Dalam rancangan RKUHAP yang saat ini dibahas, disebutkan bahwa kewenangan jaksa hanya terbatas pada peran “konsultatif” dan “koordinatif” apabila berkas perkara belum lengkap. Sayangnya, tidak terdapat ketentuan yang secara eksplisit memberi jaksa kewenangan korektif yang bersifat mengikat. Menurut Agung, kekosongan ini dapat melemahkan daya jangkau jaksa dalam menjamin keutuhan, ketepatan, dan kebenaran materiil perkara sebelum sampai ke persidangan.
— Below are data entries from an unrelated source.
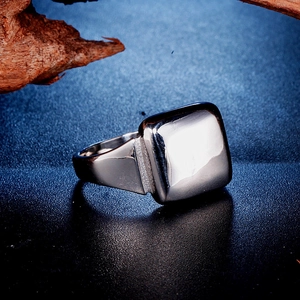 Chevalière carrée polie en acier inoxydable pour hommes avec détails texturés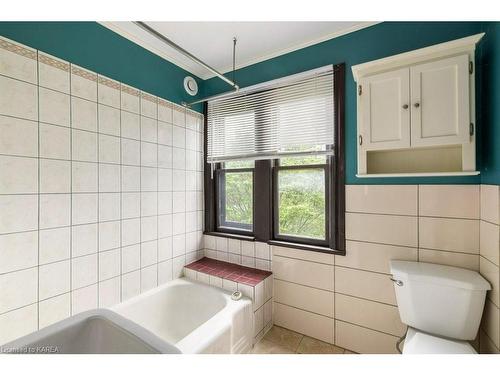 444 Frontenac Street, Kingston, ON - Indoor Photo Showing Bathroom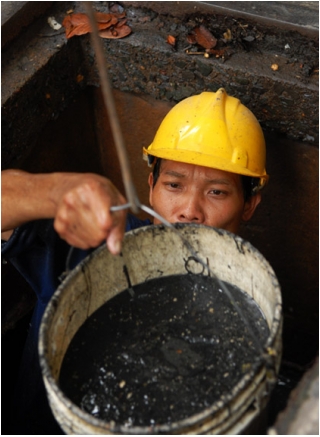 TP.HCM: Công nhân ngâm mình dưới cống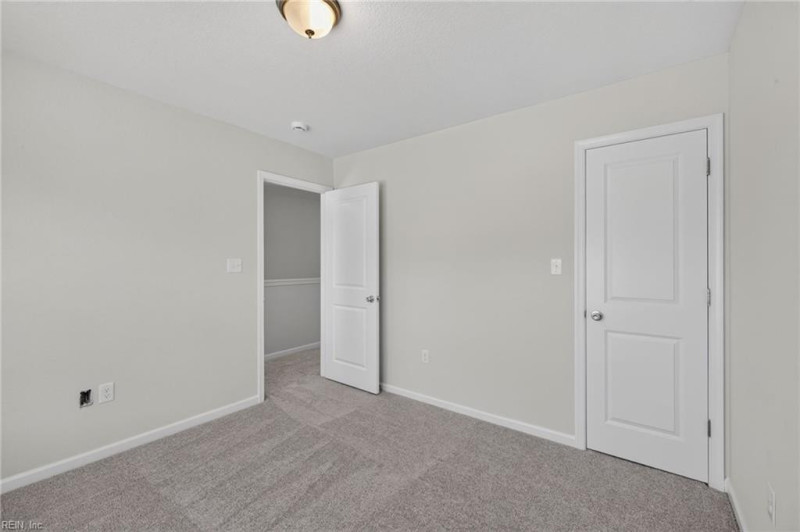 Photo 16 of 50 residential for sale in Chesapeake virginia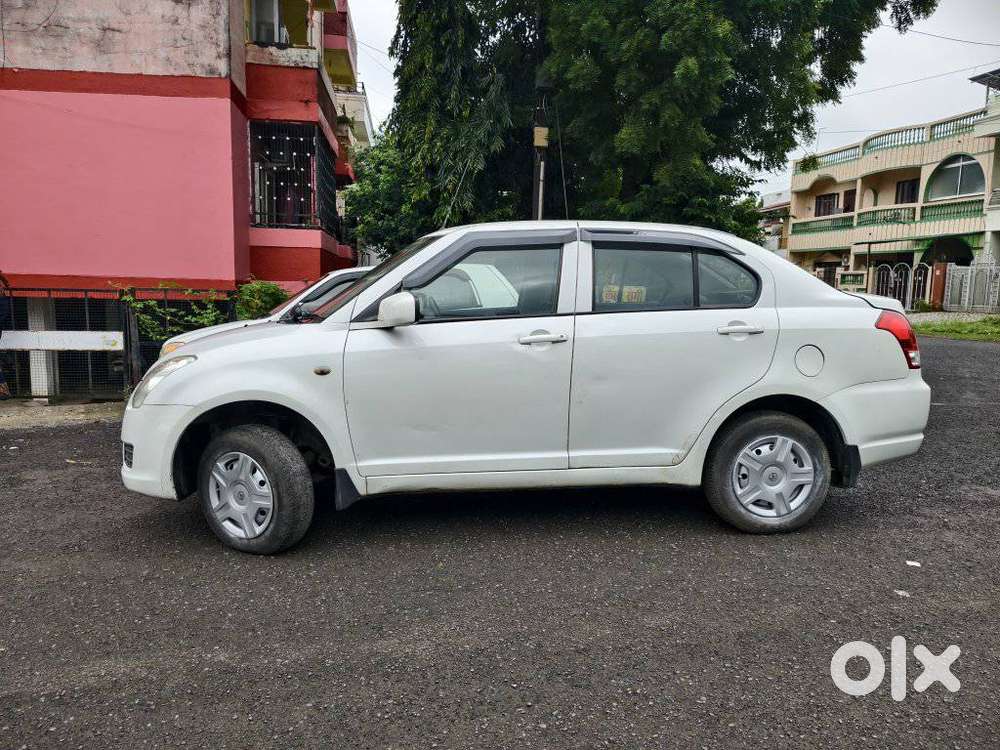 Maruti Suzuki Swift Dzire Lxi Option, 2011, Petrol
Ia membandingkan kondisi tersebut dengan praktik di negara-negara lain seperti Amerika Serikat, Jepang, Singapura, Belanda, dan Malaysia. Di banyak yurisdiksi tersebut, jaksa tidak hanya berperan sebagai penuntut, tetapi juga memiliki kewenangan yang cukup untuk memastikan kelengkapan dan akurasi substansi perkara. Mereka dapat mengakses langsung alat bukti, memanggil saksi dan ahli, serta bahkan mengambil alih proses penyidikan apabila dirasa diperlukan. Pendekatan ini dinilai memberikan jaminan yang lebih kuat terhadap kualitas pembuktian dan integritas proses hukum.
Agung juga mencatat bahwa Pasal 64 RKUHAP hanya menempatkan jaksa sebagai pihak yang memberikan petunjuk dan meneliti berkas perkara, tanpa disertai instrumen untuk melakukan penyelidikan tambahan secara langsung terhadap fakta yang meragukan. Konsekuensinya, jaksa dapat terjebak dalam posisi pasif, meskipun ia tetap memikul tanggung jawab penuh dalam proses persidangan. Ketidakseimbangan ini menurutnya tidak hanya membatasi ruang gerak kejaksaan, tetapi juga berpotensi melemahkan kepercayaan publik terhadap sistem peradilan.
Sorotan lain diarahkan pada mekanisme kerja Penyidik Pegawai Negeri Sipil (PPNS), yang sampai saat ini belum memiliki jalur koordinasi langsung dengan penuntut umum. Seluruh proses penyampaian hasil penyidikan PPNS masih harus melalui perantara kepolisian, yang dalam beberapa kasus menimbulkan keterlambatan administratif. Berbeda dengan Indonesia, di negara-negara seperti Belanda dan Jepang, lembaga sejenis PPNS memiliki akses koordinatif langsung dengan kejaksaan, sehingga dapat menjaga efisiensi dan independensi proses penyidikan.